EXTRAIT DU TEXTE:

# # # # # # #

La première fois où je pénètre dans la salle d'audience, je me souviens que cela me rappelle le théâtre où notre instituteur, M. Boulogne, nous avait emmenés assister à une pièce lorsque j'étais en CP. Mais c'est à un tout autre spectacle auquel je vais participer cette fois.
En attendant mon tour, j'assiste aux audiences lorsque je suis au tribunal, face à des avocats de la défense sans pitié pour chaque enfant qui passe avant moi. Parfois, ils se mettent presque à crier dans la salle y compris contre nous, c'est effrayant. Je m'en souviens encore, surtout d'Eric Dupont-Moretti. Aujourd'hui, je dirais qu'il ne faisait pas du théâtre, mais du cinéma. Sa stratégie, c'est la peur. Cela marche contre des adultes , alors contre nous... C'est terrorisant.
Quand j'y repense, le président du tribunal, M. Monier, paraissait dépassé par la situation. A plusieurs reprises, on nous fit sortir de la salle, en attendant que la situation se calme.
Ceux qui nous accompagnent tentent, tant bien que mal, de nous rassurer. D'autant plus que le procès dure deux mois, ce qui est bien long... Chaque heure paraît interminable.
J'appréhende d'aller à la barre avec tous ces gens que je ne connais pas et ces avocats méchants. Ce n'est pas la peur de répondre aux questions - j'ai toujours raconté de la même manière ce que j'ai vécu _, mais la situation m'impressionne.

# # # # # # #

Courts fragments de textes issus de sites web:

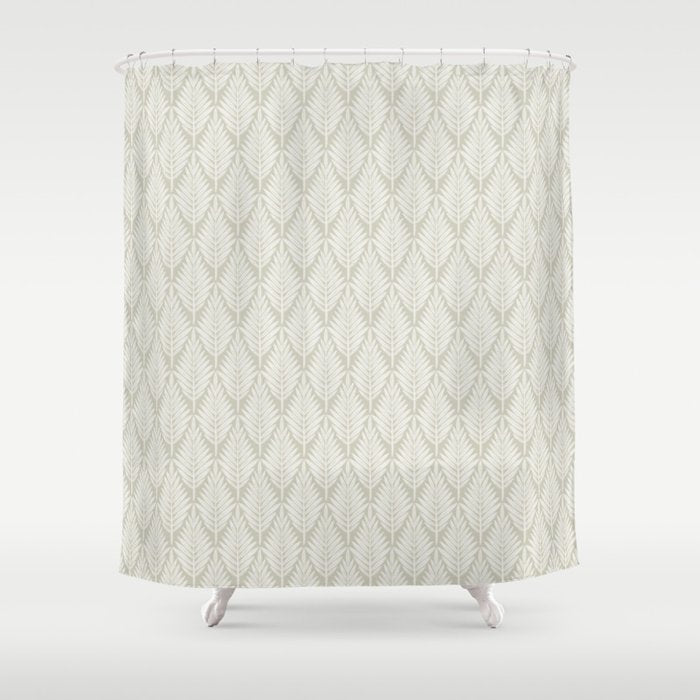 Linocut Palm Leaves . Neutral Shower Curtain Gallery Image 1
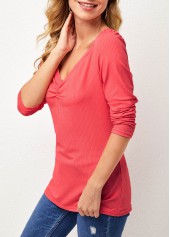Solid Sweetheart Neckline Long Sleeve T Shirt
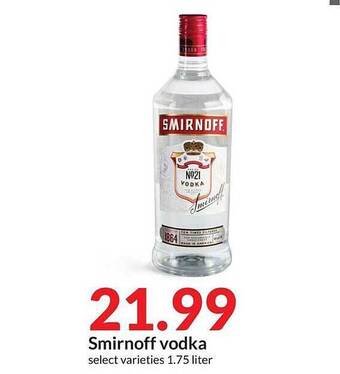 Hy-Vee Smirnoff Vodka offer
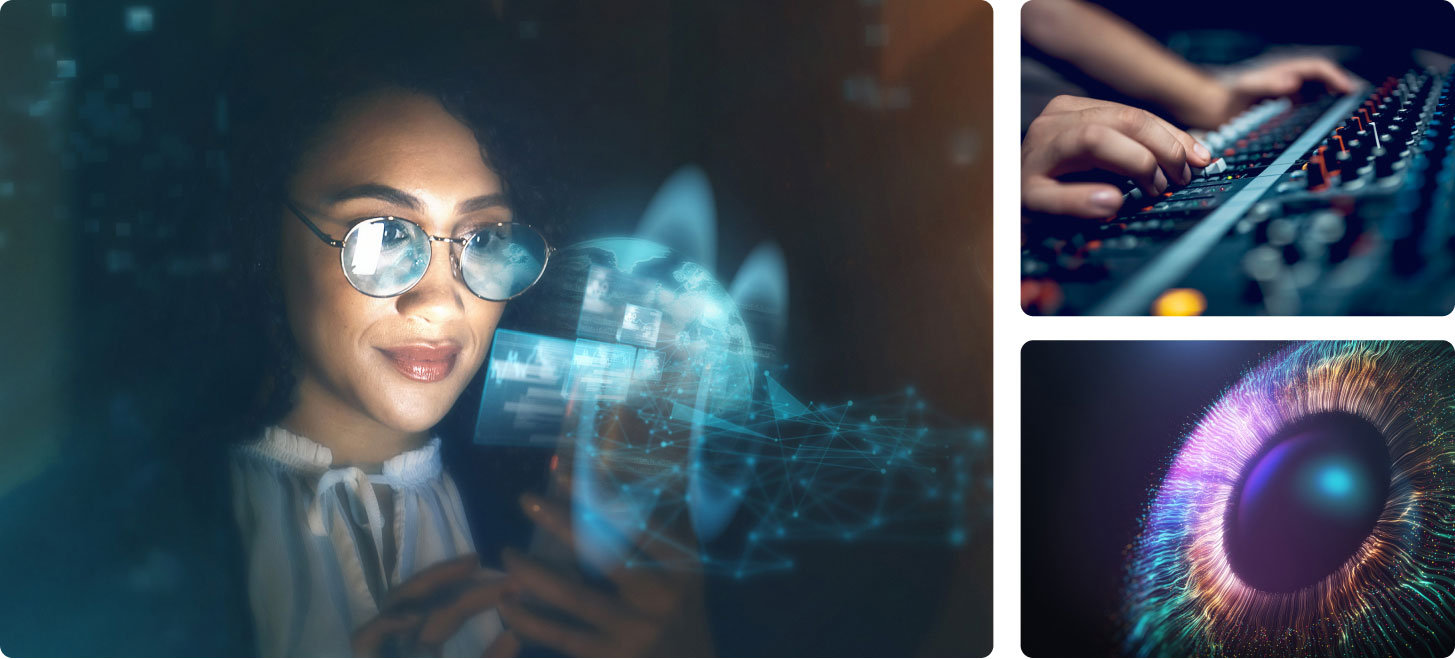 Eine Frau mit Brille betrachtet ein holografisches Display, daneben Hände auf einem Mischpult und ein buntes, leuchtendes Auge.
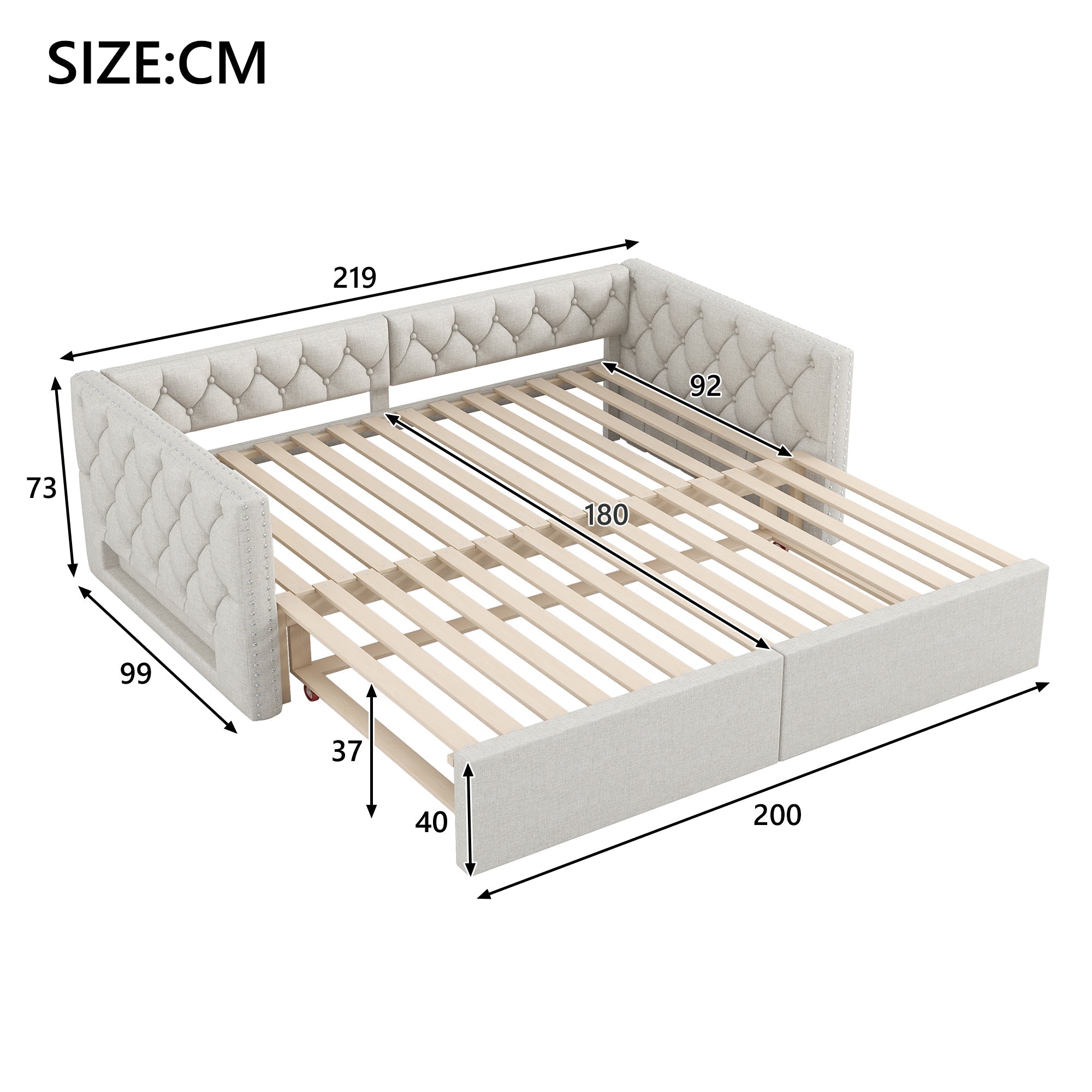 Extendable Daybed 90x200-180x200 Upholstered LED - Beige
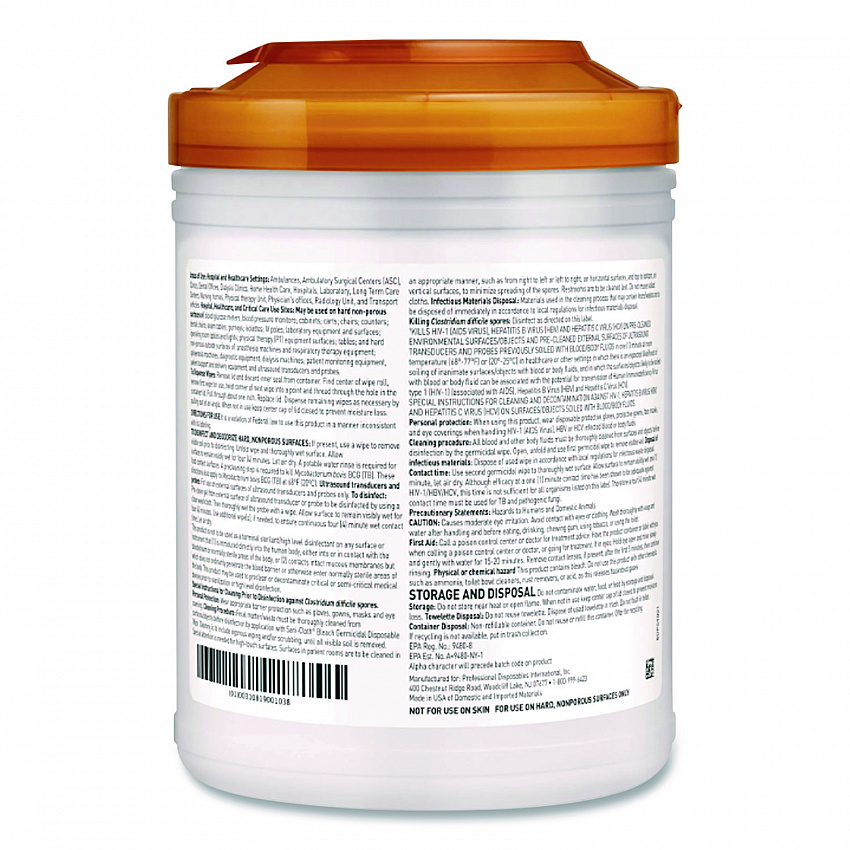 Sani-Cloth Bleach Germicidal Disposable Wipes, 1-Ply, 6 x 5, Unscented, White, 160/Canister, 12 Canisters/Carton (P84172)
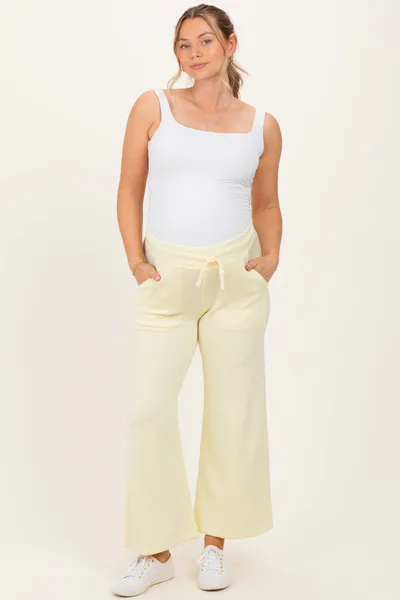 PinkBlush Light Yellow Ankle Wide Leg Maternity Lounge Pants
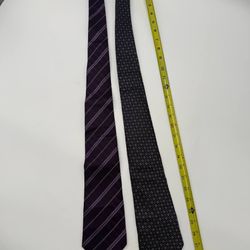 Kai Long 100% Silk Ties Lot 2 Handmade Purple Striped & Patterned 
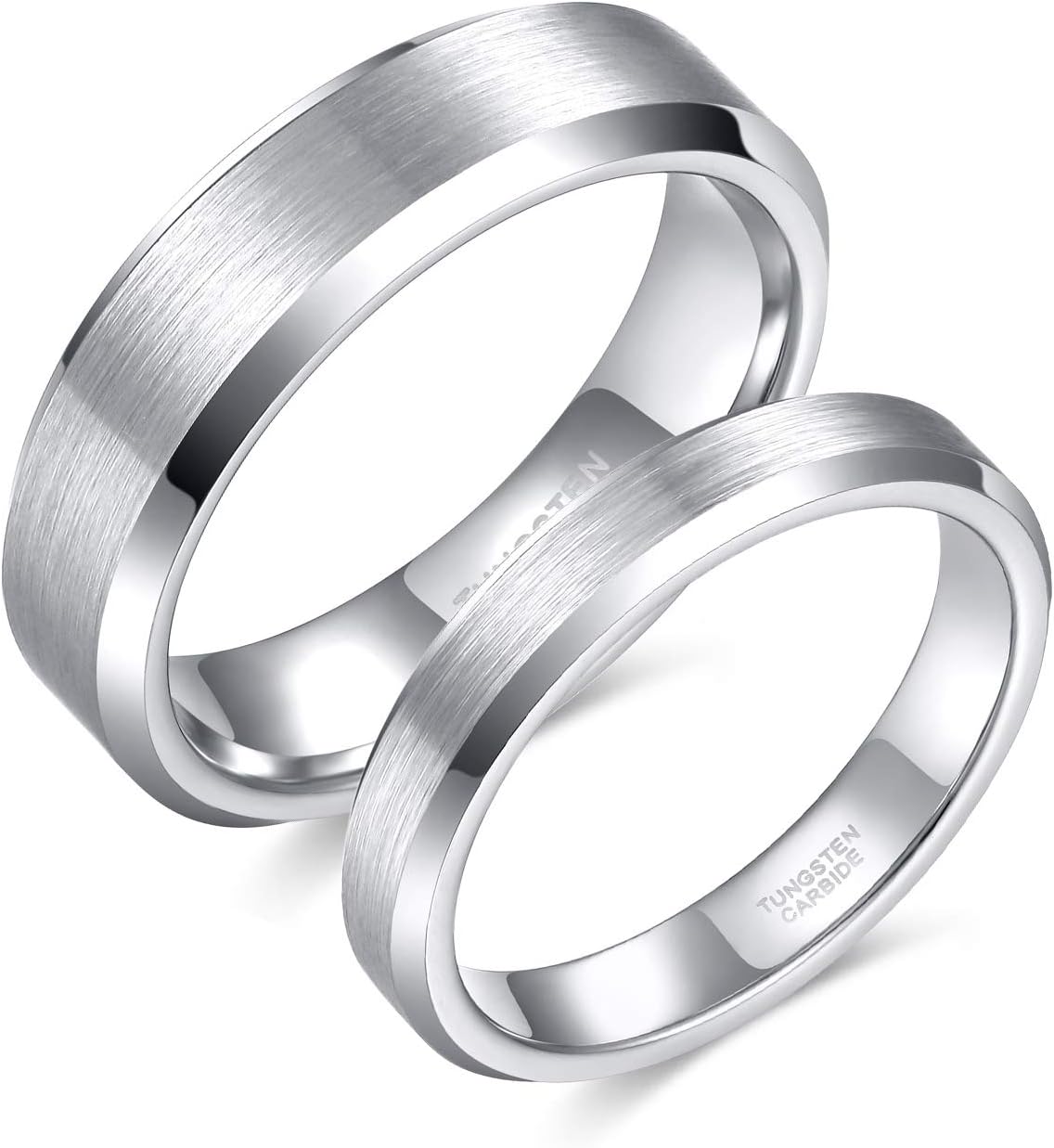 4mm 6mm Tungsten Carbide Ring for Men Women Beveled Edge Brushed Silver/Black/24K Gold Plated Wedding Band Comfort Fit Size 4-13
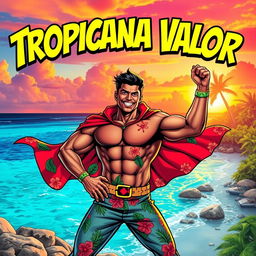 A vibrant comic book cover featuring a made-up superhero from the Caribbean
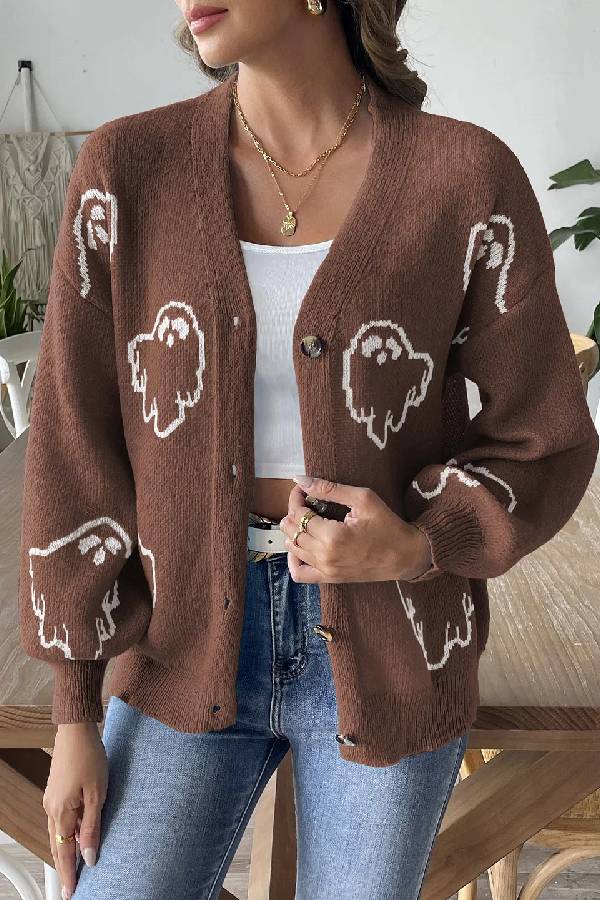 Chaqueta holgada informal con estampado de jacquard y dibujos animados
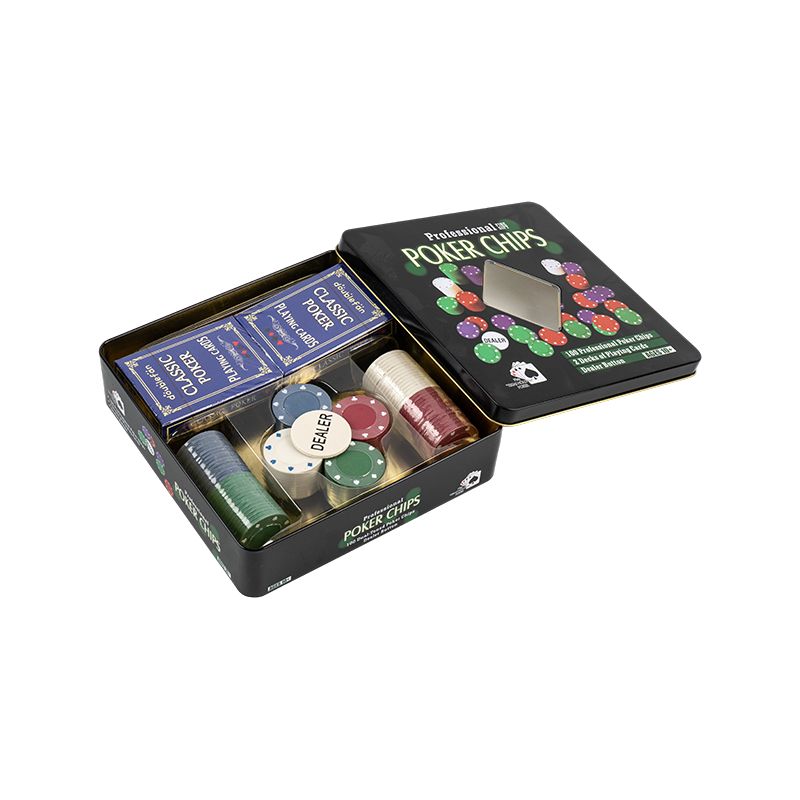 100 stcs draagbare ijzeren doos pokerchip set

# # # # # # #

TRAVAIL DEMANDÉ:
• A. Pouvez-vous résumer en deux phrases le témoignage sur le procès ?
• B. Pourriez-vous poursuivre le témoignage sur le procès après sa dernière phrase ?

VOS RÉPONSES ÉCRITES:
• A. Ce témoignage rapporte l'attente au tribunal pendant un procès de deux mois, où des avocats de la défense sans pitié, surtout Eric Dupont-Moretti, terrorisaient les enfants par la peur, tandis que le président, M. Monier, paraissait dépassé. Malgré les efforts des accompagnateurs pour rassurer les enfants, l'idée d'aller à la barre devant des inconnus et ces avocats impressionne, même si répondre aux questions ne fait pas peur.

• B.
Le moment fatidique arrive. Je ne sais pas quelle est la date, mais, selon les comptes-rendus, c'est le lendemain de mon anniversaire. Je me souviens m'être avancé à la barre, en tentant de cacher du mieux que je peux la peur qui me vrille le corps. D'ailleurs, pendant l'audition, je me retourne souvent pour voir si tout se passe bien derrière mon dos, car je ne me sens pas en sécurité.
Le président me demande de me présenter - "Jonathan Delay". Il m'interroge sur mon âge et l'école que je fréquente. Je réponds, puis il énonce les raisons de ma présence. Il me demande si je comprends. Je réponds : "Oui, parce que des personnes m'ont fait du mal." Il me montre une planche avec des photos. Je dois les reconnaître et les désigner dans la salle, derrière moi.
Ensuite, je suis lâché dans la fosse aux lions. Je me rappelle la façon dont les avocats de la défense s'acharnent sur moi, notamment Eric Dupont-Moretti, Franck Berton, Delarue père et fils, sans oublier Blandine Lejeune. Je ne sais plus si d'autres m'ont interrogé, mais ces cinq-là m'ont marqué. Ils m'attaquent tout le temps. Aujourd'hui, j'ai encore l'impression que rien ne pouvait les retenir. Voici un exemple de question : "Tu te souviens de la couleur du papier peint de la pièce où tu as été violé ?" Par qui c'était, oui, mais la couleur du mur, non. Eric Dupont-Moretti revient à la charge, en ajoutant "chaque détail a son importance." Bien sûr... Parce que si je ne m'en souviens pas quatre ans après, cela signifie que rien ne s'est produit ? Toute personne violée doit donc désormais prendre note de ce genre de "détail".
A plusieurs reprises, nous aurions aimé que nos avocats se lèvent pour demander au président de calmer la situation, mais ils n'en font rien et lui n'est pas plus actif. Tous paraissent absents et laissent le champ libre à la défense. En revanche, j'entends ma mère crier à plusieurs reprises qu'ils doivent faire attention à la façon dont ils nous parlent, que nous sommes des enfants.
Mon audition devient trop éprouvante, j'ai besoin de respirer et de reprendre mes esprits. Comme j'ai vu d'autres le faire avant moi, je demande une pause. Nous pouvons sortir pendant quinze minutes.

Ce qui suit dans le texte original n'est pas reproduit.